Exercise (will be on HW), solve for logistic regression

library(ElemStatLearn)
glm_binomial_logit <- glm(svi ~ lcavol, data = prostate,  family = binomial())
summary(glm_binomial_logit)

## 
## Call:
## glm(formula = svi ~ lcavol, family = binomial(), data = prostate)
## 
## Deviance Residuals: 
##      Min        1Q    Median        3Q       Max  
## -1.79924  -0.48354  -0.21025  -0.04274   2.32135  
## 
## Coefficients:
##             Estimate Std. Error z value Pr(>|z|)    
## (Intercept)  -5.0296     1.0429  -4.823 1.42e-06 ***
## lcavol        1.9798     0.4543   4.358 1.31e-05 ***
## ---
## Signif. codes:  0 '***' 0.001 '**' 0.01 '*' 0.05 '.' 0.1 ' ' 1
## 
## (Dispersion parameter for binomial family taken to be 1)
## 
##     Null deviance: 101.35  on 96  degrees of freedom
## Residual deviance:  64.14  on 95  degrees of freedom
## AIC: 68.14
## 
## Number of Fisher Scoring iterations: 6

We set \(\beta_0 = -5.0296\).
Try to optimize \(\beta_1\), the coefficient for lcavol using gradient decent method
compare with glm result.
compare with the result using optimize() function.

Exercise (will be on HW), some hints

logistic regression, logit link \[\log \frac{p(x)}{1 - p(x)} = \beta_0 + x\beta_1\]
density function: \[f(y) = p(x)^y(1 - p)^{1 - y}\]
likelihood function: \[L(\beta_0, \beta_1) = \prod_{i = 1}^n p(x_i)^{y_i}(1 - p(x_i))^{1 - y_i}\]
log likelihood function:

\(\begin{aligned} l(\beta_0, \beta_1) &= \log\prod_{i = 1}^n p(x_i)^{y_i}(1 - p(x_i))^{(1 - y_i)} \\ & = \sum_{i=1}^n y_i \log p(x_i) + (1 - y_i) \log (1 - p(x_i)) \\ & = \sum_{i=1}^n \log (1 - p(x_i)) + \sum_{i=1}^n y_i \log \frac{p(x_i)}{1 - p(x_i)} \\ & = \sum_{i=1}^n -\log(1 + \exp(\beta_0 + x_i \beta_1)) + \sum_{i=1}^n y_i (\beta_0 + x_i\beta_1)\\ \end{aligned}\)

Newton’s method

For unconstrained, smooth univariate convex optimization \[\min f(x)\] where \(f\) is convex, twice differentable, \(x \in \mathbb{R}\), \(f \in \mathbb{R}\).
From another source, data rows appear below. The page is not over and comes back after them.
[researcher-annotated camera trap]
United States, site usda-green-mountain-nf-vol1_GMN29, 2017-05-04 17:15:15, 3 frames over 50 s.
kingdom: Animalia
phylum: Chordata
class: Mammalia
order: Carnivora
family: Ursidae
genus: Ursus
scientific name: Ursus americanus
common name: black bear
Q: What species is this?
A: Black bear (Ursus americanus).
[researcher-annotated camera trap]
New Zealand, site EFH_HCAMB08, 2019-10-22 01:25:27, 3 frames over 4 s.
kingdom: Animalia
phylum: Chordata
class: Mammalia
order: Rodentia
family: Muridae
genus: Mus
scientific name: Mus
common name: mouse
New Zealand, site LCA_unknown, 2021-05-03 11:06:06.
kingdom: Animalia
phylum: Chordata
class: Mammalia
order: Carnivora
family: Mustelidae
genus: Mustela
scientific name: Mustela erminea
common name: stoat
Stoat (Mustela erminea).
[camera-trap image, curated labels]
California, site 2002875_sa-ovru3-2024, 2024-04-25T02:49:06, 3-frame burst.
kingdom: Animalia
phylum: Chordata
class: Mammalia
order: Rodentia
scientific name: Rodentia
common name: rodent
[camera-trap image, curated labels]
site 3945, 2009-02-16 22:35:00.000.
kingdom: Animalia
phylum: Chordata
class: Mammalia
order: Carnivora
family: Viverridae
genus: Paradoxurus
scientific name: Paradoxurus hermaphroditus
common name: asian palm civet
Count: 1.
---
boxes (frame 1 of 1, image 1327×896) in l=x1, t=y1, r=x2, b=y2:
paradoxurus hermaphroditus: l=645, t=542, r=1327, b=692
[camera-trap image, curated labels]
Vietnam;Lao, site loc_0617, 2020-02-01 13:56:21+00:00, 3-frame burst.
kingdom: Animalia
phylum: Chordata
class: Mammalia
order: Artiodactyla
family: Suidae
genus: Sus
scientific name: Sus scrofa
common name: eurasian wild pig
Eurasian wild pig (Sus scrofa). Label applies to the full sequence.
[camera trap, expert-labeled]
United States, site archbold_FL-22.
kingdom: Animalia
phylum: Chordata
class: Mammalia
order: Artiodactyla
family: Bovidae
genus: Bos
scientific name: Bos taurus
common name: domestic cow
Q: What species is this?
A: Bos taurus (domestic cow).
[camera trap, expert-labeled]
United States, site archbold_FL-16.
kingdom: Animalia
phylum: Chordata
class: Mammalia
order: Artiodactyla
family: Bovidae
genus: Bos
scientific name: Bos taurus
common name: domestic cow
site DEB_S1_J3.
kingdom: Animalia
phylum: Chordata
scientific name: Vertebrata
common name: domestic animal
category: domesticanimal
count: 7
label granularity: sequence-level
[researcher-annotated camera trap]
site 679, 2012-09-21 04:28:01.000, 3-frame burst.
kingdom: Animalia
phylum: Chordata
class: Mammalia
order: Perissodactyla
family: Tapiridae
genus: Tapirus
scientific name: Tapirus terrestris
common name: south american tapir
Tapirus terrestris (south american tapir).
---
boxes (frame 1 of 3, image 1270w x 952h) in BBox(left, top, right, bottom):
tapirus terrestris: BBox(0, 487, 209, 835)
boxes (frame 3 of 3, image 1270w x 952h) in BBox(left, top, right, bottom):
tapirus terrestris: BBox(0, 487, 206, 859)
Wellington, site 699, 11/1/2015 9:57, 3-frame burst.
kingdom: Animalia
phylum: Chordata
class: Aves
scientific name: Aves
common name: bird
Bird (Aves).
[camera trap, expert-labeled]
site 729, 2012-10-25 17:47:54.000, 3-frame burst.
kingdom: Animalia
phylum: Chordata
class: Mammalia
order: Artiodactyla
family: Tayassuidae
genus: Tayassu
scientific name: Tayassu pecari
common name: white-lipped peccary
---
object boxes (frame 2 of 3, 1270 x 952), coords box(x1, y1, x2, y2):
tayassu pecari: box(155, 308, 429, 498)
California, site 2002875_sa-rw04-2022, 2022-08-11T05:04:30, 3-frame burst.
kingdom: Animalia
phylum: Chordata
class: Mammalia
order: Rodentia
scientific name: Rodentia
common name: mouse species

For gradient descent, start with intial value \(x^{(0)}\) and repeat the following \((k = 1,2,3,\ldots)\) until converge \[x^{(k)} = x^{(k - 1)} - t_k f'(x^{(k - 1)})\]
For Newton’s method, start with intial value \(x^{(0)}\) and repeat the following \((k = 1,2,3,\ldots)\) until converge \[x^{(k)} = x^{(k - 1)} - (f''(x^{(k - 1)}))^{-1} f'(x^{(k - 1)})\] Where \(f''(x^{(k - 1)})\) is the second derivative of \(f\) at \(x^{(k - 1)}\). It is also refered as Hessian matrix for higher dimension (e.g. \(x \in \mathbb{R}^p\))

Newton’s method interpretation

For gradient decent step at \(x\), we minimize the quadratic approximation \[f(y) \approx f(x) + f'(x)(y - x) + \frac{1}{2t}(y - x)^2\] over \(y\), which yield the update \(x^{(k)} = x^{(k - 1)} - tf'(x^{(k-1)})\)
Newton’s method uses a better quadratic approximation: \[f(y) \approx f(x) + f'(x)(y - x) + \frac{1}{2}f''(x)(y - x)^2\] minimizing over \(y\) yield \(x^{(k)} = x^{(k - 1)} - (f''(x^{(k-1)}))^{-1}f'(x^{(k-1)})\)

Newton’s method on our motivating example

f <- function(x) exp(x) + x^4 ## original function
g <- function(x) exp(x) + 4 * x^3 ## gradient function
h <- function(x) exp(x) + 12 * x^2 ## Hessian function
curve(f, from = -1, to = 1, lwd=2) ## visualize the objective function

x <- x0 <- 0.8; x_old <- 0; t <- 0.1; k <- 0; error <- 1e-6
trace <- x
points(x0, f(x0), col=1, pch=1)

while(abs(x - x_old) > error){
  k <- k + 1
  x_old <- x
  x <- x_old - 1/h(x_old)*g(x_old)
  trace <- c(trace, x) ## collecting results
  points(x, f(x), col=k, pch=19)
}
lines(trace, f(trace), lty = 2)

trace_newton <- trace
print(trace)

## [1]  0.8000000  0.3685707 -0.1665553 -0.8686493 -0.6362012 -0.5432407
## [7] -0.5285880 -0.5282520 -0.5282519

Compare Gradient decent with Newton’s method

f <- function(x) exp(x) + x^4 ## original function
par(mfrow=c(1,2))
title_grad <- paste("gradient decent, nstep =", length(trace_grad))
curve(f, from = -1, to = 1, lwd=2, main = title_grad) 
points(trace_grad, f(trace_grad), col=seq_along(trace_grad), pch=19)
lines(trace_grad, f(trace_grad), lty = 2)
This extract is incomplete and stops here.